── Aangeleverde tekst ──
Hoge Raad: minister moet herbeoordeling van de uitvoervergunning F-35-onderdelen naar Israël opnieuw doen

3 oktober 2025

De minister moet de herbeoordeling van de uitvoervergunning (hierna: vergunning) van F-35-onderdelen naar Israël opnieuw doen. Bij die herbeoordeling moet de minister het criterium toepassen of met het verlenen van de vergunning een duidelijk risico op ernstige schendingen van het internationaal humanitair recht bestaat. Dat heeft de Hoge Raad vandaag beslist. De herbeoordeling door de minister moet binnen zes weken plaatsvinden.

De zaak

De zaak gaat om de vraag of de uit- en doorvoer vanuit Nederland naar Israël van onderdelen van F-35-gevechtsvliegtuigen moeten worden stopgezet, en of de rechter daartoe aan de Nederlandse Staat een bevel kan geven.

Vanuit Nederland worden onderdelen voor F-35-gevechtsvliegtuigen geleverd aan verschillende landen. Deze onderdelen worden beschouwd als militaire goederen, wat betekent dat voor de export vanuit Nederland een vergunning nodig is. De minister voor Buitenlandse Handel en Ontwikkelingssamenwerking heeft in 2016 voor onbepaalde tijd een vergunning verleend. Op grond daarvan konden F-35-onderdelen worden geleverd aan (onder meer) Israël.
───
── Getoond materiaal ──
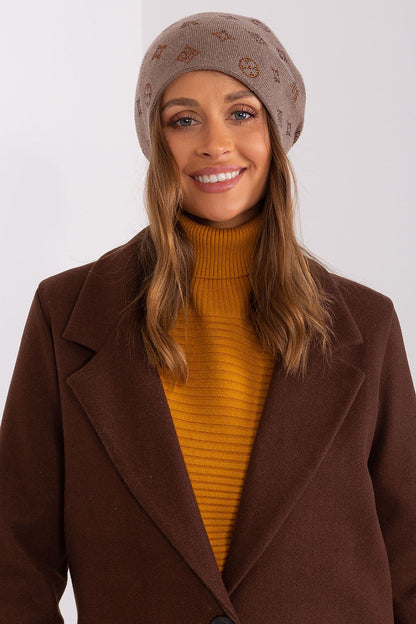 Stylish winter essential by AT, a women's cashmere blend beanie hat with rhinestones, offering both warmth and luxury.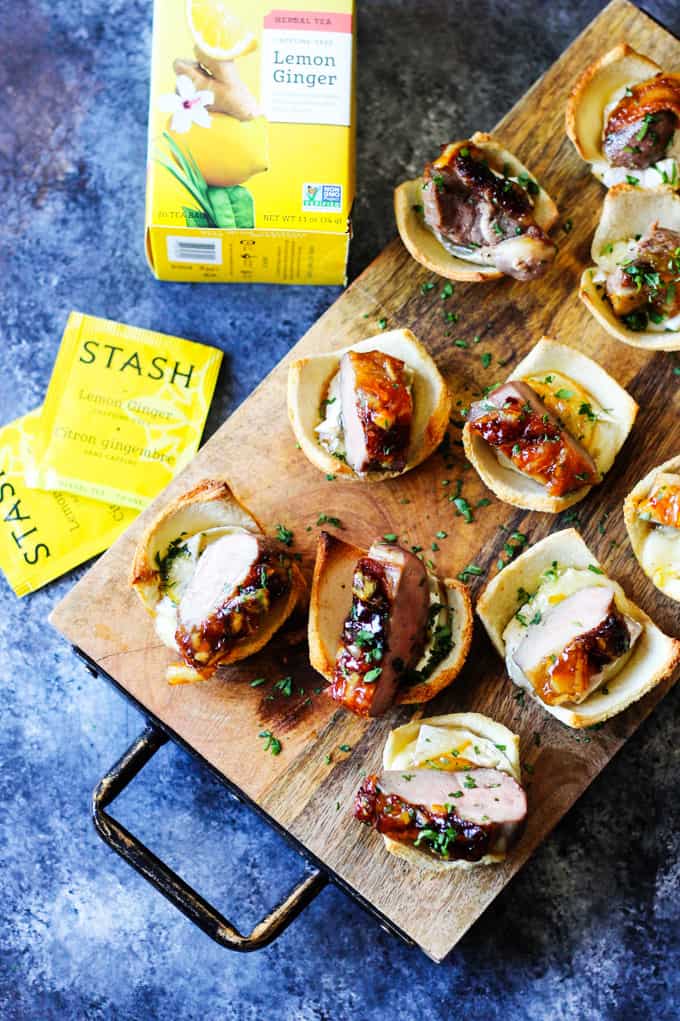 Tea Infused Orange Duck Bites with Brie are a perfect appetizer for Easter or any other Holidays. They are full of flavor with Stash Lemon Ginger Tea infused duck breast, seared to perfection, smothered with Lemon Ginger Tea Orange Glaze and topped on the melted brie toasts for the ultimate bite. Tea Infused Suck Bites with Brie on a serving board with tea bags on a side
───
▶ [Wat je doet]
1. Schrijf het deel van de tekst over de F-35-onderdelen van "Vanuit Nederland worden" tot "(onder meer) Israël." opnieuw uit en vervang daarbij "militaire goederen" door "strategische goederen".
2. Binnen welke termijn moet de minister volgens de tekst over de F-35-onderdelen de herbeoordeling uitvoeren?

▶ [Antwoorden]
1.
Vanuit Nederland worden onderdelen voor F-35-gevechtsvliegtuigen geleverd aan verschillende landen. Deze onderdelen worden beschouwd als strategische goederen, wat betekent dat voor de export vanuit Nederland een vergunning nodig is. De minister voor Buitenlandse Handel en Ontwikkelingssamenwerking heeft in 2016 voor onbepaalde tijd een vergunning verleend. Op grond daarvan konden F-35-onderdelen worden geleverd aan (onder meer) Israël.

2. Binnen zes weken.